Süte olmadık şeyi biz eklemedik mi? Tavuğun, yumurtanın genleriyle oynarken,
çakallara, tilkilere özür borçlandık. Leyleğin getirdiği baharı biz mahvettik;
çünkü karları, bulutları küstürdük. Onlar sadece bizim hayatımıza güzellik
kattılar. Sivrisinek ısırığını tatlı tatlı kaşımak da hayatın bir parçası hâlbuki…
Kurtların
uluması ve karga sesleri bile güzel bülbüle, kanaryaya denk olmasa da. Eşeğin
sıpasının gözleri güzel… Tavusun rengârenk kanatları gibi, hayvanların her biri
diğerinden güzel… Onlar tanrısal bir lütuf ama boynuzlu koyunun boynuzsuz
koyuna soracağı hesap günü de gelecek. Öyleyse bütün hayvanların yakamıza
yapışacağı o gün için bugün bir kez daha onların gözlerine bakmak gerek.
Bakalım, o vakit gelince yüzlerine bakacak yüzümüz olacak mı?
Ben
insanlığımdan utanıyorum onların masumiyetinden. Birinin canı yandığında bile “Dur”

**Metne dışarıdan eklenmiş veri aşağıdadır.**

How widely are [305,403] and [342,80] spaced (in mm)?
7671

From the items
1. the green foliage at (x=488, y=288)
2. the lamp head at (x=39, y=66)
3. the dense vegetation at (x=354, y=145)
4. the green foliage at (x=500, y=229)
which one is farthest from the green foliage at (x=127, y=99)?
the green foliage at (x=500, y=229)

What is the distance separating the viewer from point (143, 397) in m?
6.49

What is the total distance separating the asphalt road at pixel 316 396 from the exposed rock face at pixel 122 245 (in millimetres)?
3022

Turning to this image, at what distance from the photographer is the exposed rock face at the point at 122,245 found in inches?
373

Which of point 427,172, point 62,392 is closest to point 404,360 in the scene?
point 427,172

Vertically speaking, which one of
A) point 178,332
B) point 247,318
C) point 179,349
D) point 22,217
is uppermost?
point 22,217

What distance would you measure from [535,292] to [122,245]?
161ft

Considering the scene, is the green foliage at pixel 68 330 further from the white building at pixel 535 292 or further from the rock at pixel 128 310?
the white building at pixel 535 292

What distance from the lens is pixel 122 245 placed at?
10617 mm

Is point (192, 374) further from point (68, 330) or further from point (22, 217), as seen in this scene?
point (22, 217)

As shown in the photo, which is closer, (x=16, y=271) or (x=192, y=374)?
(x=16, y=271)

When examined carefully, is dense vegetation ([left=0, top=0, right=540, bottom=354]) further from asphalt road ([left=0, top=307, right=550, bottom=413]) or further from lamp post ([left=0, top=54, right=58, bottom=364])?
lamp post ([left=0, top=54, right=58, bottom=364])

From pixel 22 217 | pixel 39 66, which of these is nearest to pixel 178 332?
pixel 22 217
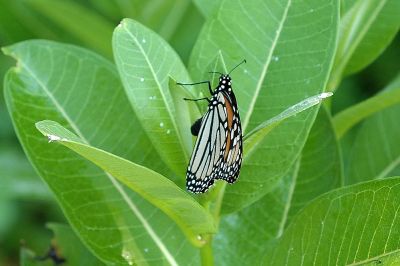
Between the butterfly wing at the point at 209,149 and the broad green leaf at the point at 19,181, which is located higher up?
the broad green leaf at the point at 19,181

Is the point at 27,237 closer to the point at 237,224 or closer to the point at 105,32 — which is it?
the point at 105,32

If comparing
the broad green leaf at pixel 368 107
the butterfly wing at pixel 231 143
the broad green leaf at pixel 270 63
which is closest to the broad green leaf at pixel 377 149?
the broad green leaf at pixel 368 107

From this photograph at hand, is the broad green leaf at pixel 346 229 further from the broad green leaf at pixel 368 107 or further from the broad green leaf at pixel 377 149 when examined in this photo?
the broad green leaf at pixel 377 149

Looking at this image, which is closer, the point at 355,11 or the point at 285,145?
the point at 285,145

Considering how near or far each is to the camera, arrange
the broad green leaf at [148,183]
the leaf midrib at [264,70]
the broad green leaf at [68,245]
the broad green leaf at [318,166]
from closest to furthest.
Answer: the broad green leaf at [148,183] → the leaf midrib at [264,70] → the broad green leaf at [318,166] → the broad green leaf at [68,245]

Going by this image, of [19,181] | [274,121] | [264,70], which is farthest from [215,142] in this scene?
[19,181]

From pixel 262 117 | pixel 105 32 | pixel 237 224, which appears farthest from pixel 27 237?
pixel 262 117

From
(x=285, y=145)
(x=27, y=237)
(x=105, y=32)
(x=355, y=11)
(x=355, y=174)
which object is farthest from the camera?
(x=27, y=237)
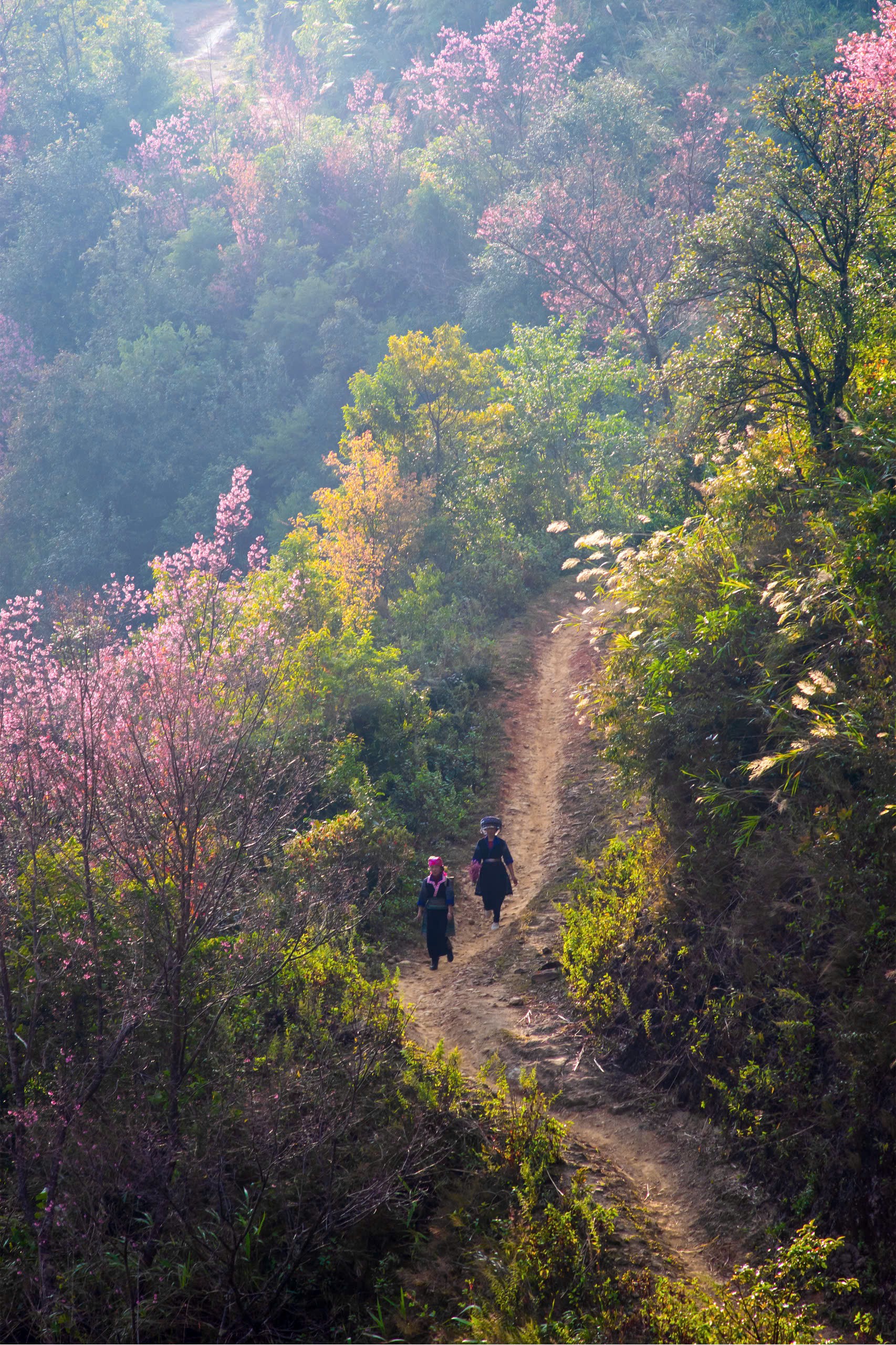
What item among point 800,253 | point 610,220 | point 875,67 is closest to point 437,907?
point 800,253

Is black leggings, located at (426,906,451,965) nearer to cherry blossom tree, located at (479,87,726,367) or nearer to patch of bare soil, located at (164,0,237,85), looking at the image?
cherry blossom tree, located at (479,87,726,367)

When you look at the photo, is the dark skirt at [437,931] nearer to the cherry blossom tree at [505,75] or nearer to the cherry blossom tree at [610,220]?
the cherry blossom tree at [610,220]

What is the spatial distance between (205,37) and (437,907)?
87284mm

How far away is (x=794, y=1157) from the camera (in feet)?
19.8

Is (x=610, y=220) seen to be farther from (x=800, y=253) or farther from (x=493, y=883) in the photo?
(x=493, y=883)

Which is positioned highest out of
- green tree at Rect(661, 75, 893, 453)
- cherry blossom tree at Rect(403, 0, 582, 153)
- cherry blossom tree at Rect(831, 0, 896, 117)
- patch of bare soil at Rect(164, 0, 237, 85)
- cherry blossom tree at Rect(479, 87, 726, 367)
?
patch of bare soil at Rect(164, 0, 237, 85)

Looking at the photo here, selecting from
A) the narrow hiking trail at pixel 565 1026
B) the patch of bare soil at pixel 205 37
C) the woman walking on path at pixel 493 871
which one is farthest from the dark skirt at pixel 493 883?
the patch of bare soil at pixel 205 37

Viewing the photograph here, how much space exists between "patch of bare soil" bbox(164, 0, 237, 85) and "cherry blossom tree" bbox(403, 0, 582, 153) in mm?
23740

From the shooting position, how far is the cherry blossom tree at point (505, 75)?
40.1 metres

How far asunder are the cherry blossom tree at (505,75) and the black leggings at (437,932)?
38.7m

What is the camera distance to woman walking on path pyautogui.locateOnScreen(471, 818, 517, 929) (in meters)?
11.6

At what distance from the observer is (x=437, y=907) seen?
424 inches

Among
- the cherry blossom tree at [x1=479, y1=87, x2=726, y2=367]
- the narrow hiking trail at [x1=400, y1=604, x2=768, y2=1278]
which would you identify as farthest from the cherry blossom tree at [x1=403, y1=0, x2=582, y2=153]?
the narrow hiking trail at [x1=400, y1=604, x2=768, y2=1278]

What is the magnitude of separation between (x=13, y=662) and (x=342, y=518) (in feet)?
50.8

diyemediğim için... Âyetlere, şiirlere, aşklara ve hayatın her ânına eşlik eden
hayvanlara bir teşekkür kabilinden olsun bu satırlarım. Kabirlerin ayakucuna
konulan kuş sulukları, ölenlere rahmet sebebi olsun! Kuş evleri, kedi evleri ve
kapı önlerine bırakılan yiyecekler, dikilen meyve ağaçları teşekkürümüz olsun!
Gerçekten
bir deve, bir at, bir eşek, insanı sırtında taşıyor. İnsan bu, herhangi bir yük
değil. Cevahir yük, öyle böyle bir şey değil. Öyleyse insan da taşıyabilmeli
kalbinde sevgisinin yükünü. Bir hayvanın hakkını, hukukunu bilmeli.
Biz,
biraz kuş olduk uçtuktan sonra, biraz balık olduk yüzdükten sonra. Onlar
varlıklarını kime adadıklarının farkındalar. Bize şefkatten bir kıvılcım gerek
bundan böyle…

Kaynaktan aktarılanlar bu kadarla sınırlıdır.